Short exercise :: According to the Common Gender text below, who directed the film?
** BEGIN Text section **
- Film poster
- Bengali: কমন জেন্ডার
- Directed by: Noman Robin
- Starring: Dolly Zahur; Chitralekha Guho; Dileep Chakraborty; Saju Khadem;
- Music by: Arfin Rumey; Balam;
- Release date: 22 June 2012;
- Country: Bangladesh
- Language: Bengali-language

= Common Gender =

Bangladeshi film

Common Gender is a 2012 Bangladeshi film starring Dolly Zahur and Chitralekha Guha. It is the first Bangladeshi film to portray the lives of Hijra or transgender people. It is one of the first films in world cinema to have two transgender people as lead characters. It was subsequently released in the United States. Chitralekha Guho plays a pivotal character.

==Story==
Sushmita (born Sushmoy) is a hijra, who resides in a group of transgender people, and makes a living by dance performances at various wedding ceremonies. One day at a wedding night, she meets a boy – Sanjay, who is straight – who Sushmita falls in love with. Despite Sushmita being transgender, Sanjay accepts their love.
** END Text section **
** BEGIN Rows **
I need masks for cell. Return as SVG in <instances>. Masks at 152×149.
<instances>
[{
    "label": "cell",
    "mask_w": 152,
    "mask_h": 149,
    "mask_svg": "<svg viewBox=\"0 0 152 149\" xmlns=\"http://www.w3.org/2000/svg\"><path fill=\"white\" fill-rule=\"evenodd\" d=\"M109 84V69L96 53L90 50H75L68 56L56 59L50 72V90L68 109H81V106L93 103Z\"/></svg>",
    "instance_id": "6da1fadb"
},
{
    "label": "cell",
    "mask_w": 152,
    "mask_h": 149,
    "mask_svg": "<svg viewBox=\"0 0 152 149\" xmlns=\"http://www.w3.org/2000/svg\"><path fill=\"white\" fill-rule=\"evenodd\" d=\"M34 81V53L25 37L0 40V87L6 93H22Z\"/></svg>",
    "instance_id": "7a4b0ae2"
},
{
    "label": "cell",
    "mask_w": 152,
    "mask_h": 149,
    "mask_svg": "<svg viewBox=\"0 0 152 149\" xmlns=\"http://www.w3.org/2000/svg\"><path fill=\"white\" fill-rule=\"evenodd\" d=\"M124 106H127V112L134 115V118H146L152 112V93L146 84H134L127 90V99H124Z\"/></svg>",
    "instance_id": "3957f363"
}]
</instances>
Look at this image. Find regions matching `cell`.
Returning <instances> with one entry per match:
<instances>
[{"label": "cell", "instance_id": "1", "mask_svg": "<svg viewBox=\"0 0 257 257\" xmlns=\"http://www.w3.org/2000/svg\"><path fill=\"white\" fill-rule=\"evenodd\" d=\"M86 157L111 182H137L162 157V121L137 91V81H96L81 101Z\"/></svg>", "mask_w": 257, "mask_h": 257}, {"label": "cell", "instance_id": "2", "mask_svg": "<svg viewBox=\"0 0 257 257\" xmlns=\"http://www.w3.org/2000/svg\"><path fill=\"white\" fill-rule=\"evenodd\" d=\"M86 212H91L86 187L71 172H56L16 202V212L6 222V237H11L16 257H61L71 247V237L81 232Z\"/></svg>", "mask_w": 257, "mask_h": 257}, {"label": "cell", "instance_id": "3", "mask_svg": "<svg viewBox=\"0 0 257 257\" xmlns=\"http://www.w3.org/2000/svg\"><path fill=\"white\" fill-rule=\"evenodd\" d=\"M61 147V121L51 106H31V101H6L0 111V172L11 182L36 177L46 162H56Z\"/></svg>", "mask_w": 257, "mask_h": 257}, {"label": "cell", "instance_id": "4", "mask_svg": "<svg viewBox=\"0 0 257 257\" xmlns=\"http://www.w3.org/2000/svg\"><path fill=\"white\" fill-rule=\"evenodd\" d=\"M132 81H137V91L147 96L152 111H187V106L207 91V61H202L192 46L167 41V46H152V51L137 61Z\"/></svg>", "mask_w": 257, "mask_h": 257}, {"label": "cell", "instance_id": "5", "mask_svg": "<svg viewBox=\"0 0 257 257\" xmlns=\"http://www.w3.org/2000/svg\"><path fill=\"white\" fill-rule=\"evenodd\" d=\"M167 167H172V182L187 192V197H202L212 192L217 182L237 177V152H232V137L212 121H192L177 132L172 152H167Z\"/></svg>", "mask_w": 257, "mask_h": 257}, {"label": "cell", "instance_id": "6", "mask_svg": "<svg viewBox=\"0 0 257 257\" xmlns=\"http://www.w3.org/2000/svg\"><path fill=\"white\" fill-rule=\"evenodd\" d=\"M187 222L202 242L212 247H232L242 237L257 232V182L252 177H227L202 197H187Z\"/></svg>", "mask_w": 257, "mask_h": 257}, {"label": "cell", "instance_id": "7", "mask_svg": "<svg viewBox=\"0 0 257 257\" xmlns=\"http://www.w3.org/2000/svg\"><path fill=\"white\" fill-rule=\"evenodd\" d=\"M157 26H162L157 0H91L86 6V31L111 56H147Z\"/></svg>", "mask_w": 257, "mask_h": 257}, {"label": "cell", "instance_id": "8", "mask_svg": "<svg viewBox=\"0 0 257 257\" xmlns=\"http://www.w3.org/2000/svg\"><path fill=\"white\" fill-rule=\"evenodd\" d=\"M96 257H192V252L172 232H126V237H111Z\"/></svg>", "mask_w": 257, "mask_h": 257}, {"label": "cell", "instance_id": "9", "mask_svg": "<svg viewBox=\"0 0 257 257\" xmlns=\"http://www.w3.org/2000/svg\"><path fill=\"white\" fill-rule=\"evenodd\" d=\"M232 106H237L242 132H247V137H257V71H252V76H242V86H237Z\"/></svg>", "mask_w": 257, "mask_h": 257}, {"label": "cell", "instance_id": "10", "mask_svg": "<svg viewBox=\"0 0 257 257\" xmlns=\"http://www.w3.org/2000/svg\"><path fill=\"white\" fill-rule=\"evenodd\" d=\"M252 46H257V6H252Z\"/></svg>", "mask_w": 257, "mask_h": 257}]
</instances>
** END Rows **
Expected answer :: Noman Robin